As the mortgage sector and the residential real estate market in the valley stumble along, the same type of instability is now evident in the raw land arena. The weakness in the former is clearly beginning to affect the latter.
In the fourth quarter of 2007 land prices here climbed to a $1.51 million per acre average over the same time period in 2006, announced local research shop Applied Analysis. That amounts to a 21.8% increase year over year. Now, if the comparison is made with the third quarter of 2007, the value in essence decreased 25%, giving it a totally different flavor. Prices are unmistakably floating back and forth and creating a large judgment dilemma for appraisers and banks.
Land on and near the Strip naturally commands a handsome premium, so when it is removed from the data the average price now comes to a much lower $939,400 an acre. That still is roughly a 20% hike from the same quarter a year before.
Residential land values, though, have lately been under a fair amount of pressure, reports Home Builders Research, so much so that they are actually losing ground now. Builders, especially the large ones, are selling some of their holdings and are also reducing new home permit applications.

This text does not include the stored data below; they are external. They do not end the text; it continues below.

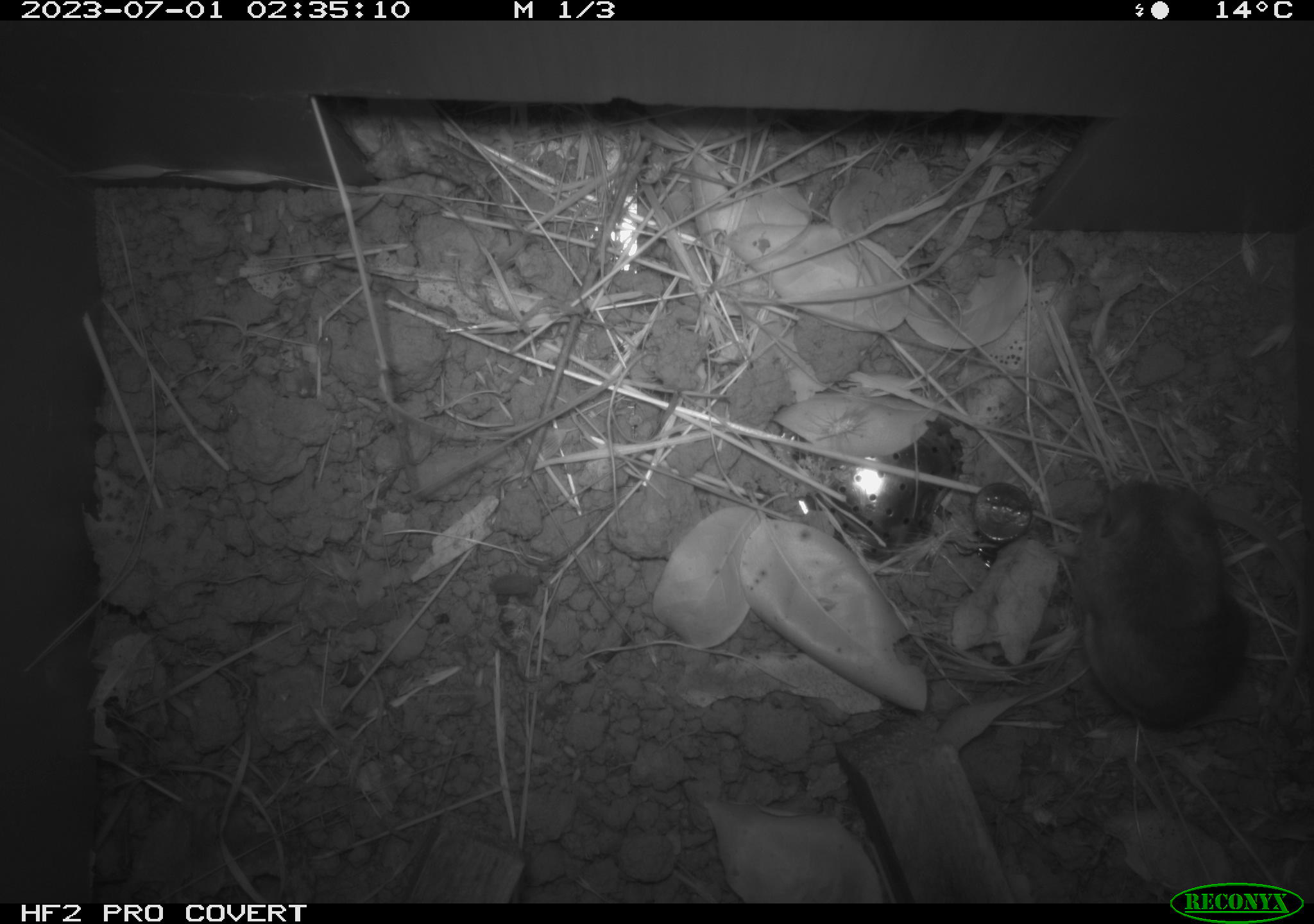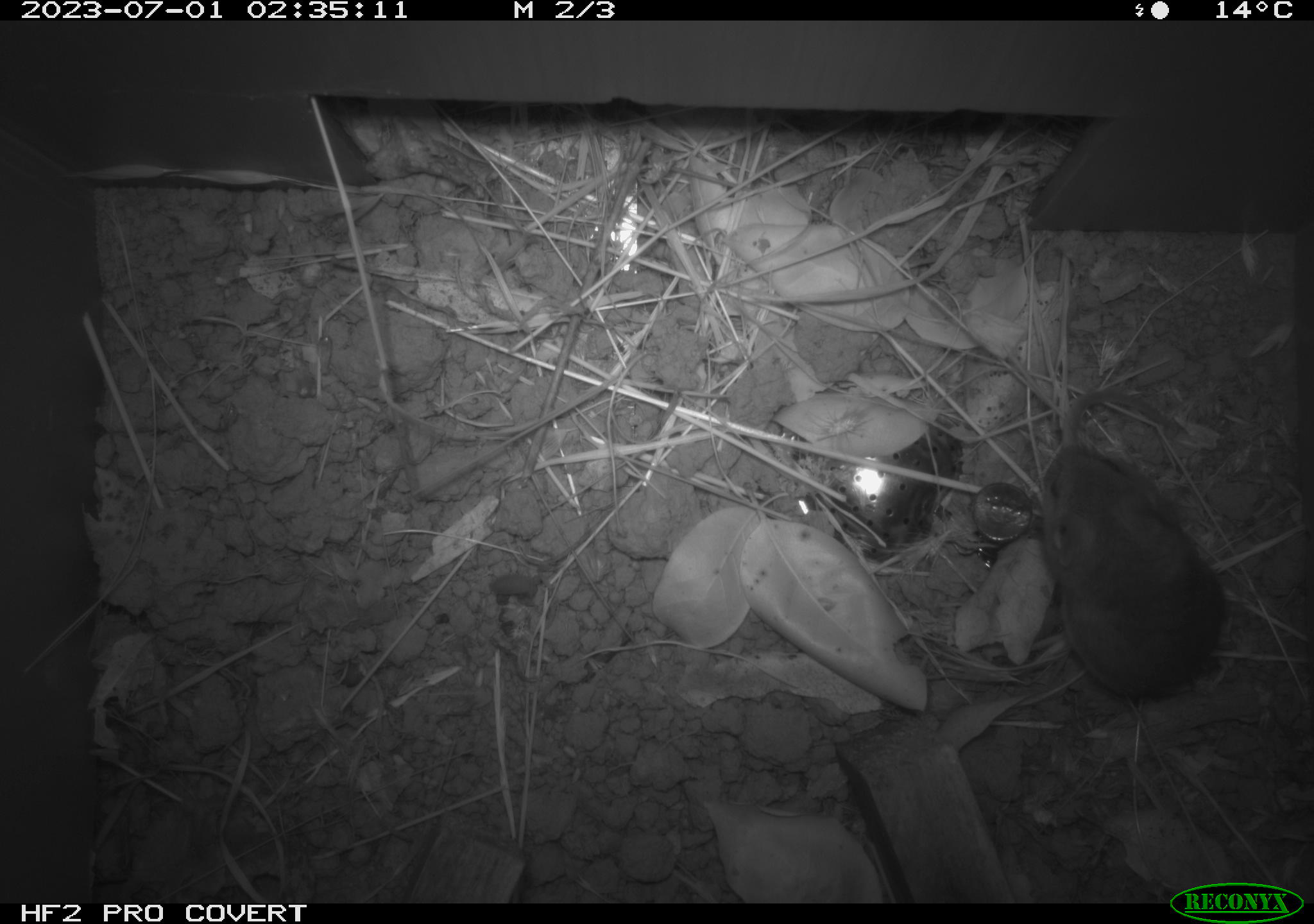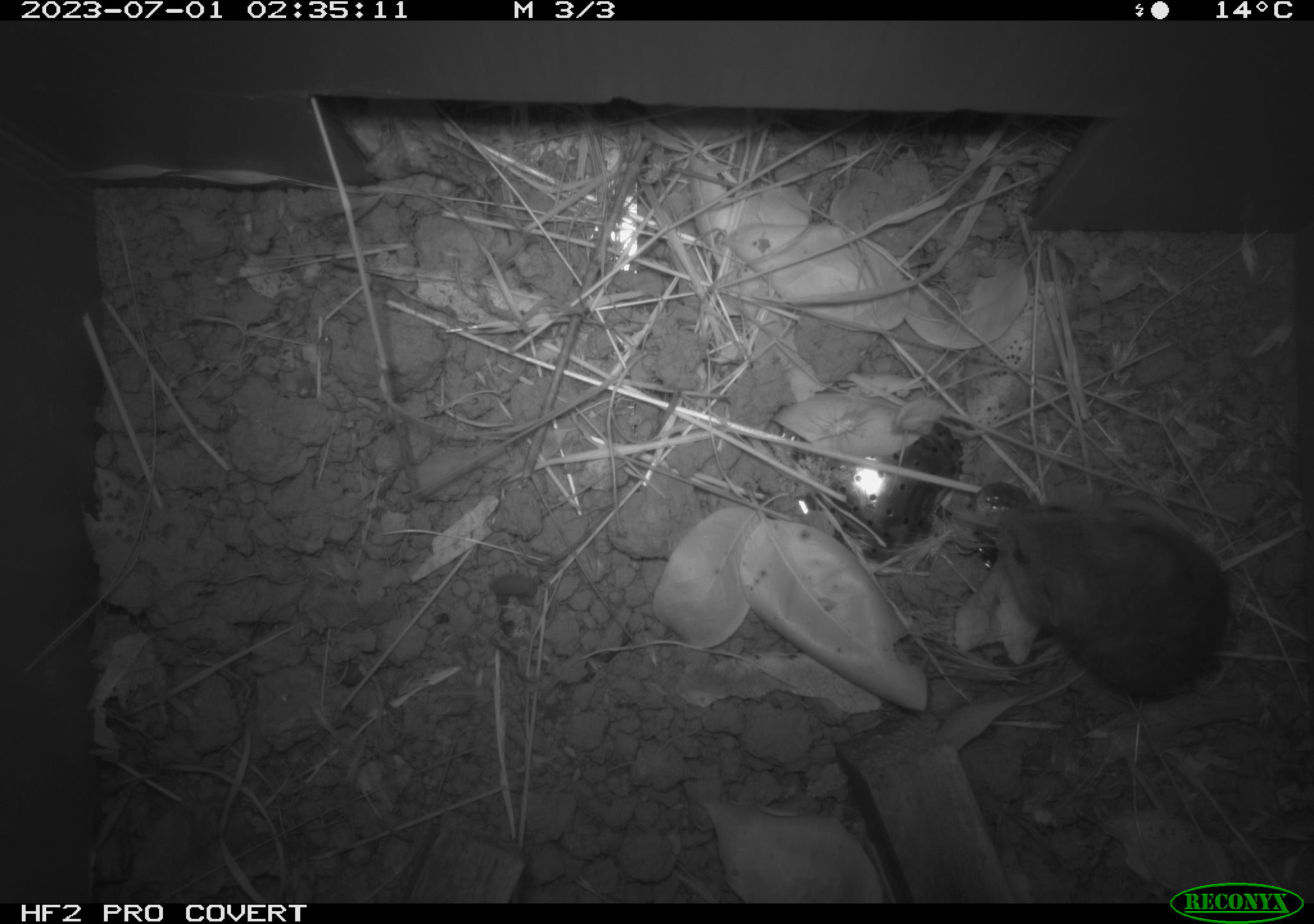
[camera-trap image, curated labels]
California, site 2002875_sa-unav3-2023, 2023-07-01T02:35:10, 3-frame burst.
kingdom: Animalia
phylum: Chordata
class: Mammalia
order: Rodentia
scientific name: Rodentia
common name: mouse species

Last summer a finished lot, typically 3,500 square feet, was appraised around Sam Boyd Stadium at $130,000. Recently similar lots in the same area were purchased from a bankrupt company for $55,000 a piece, according to Home Builders Research. A major price reduction that speaks volumes. What it also means is that homes built on these cheaper lots will be much more affordable, somewhere within a range where an average home buyer can again qualify for a mortgage.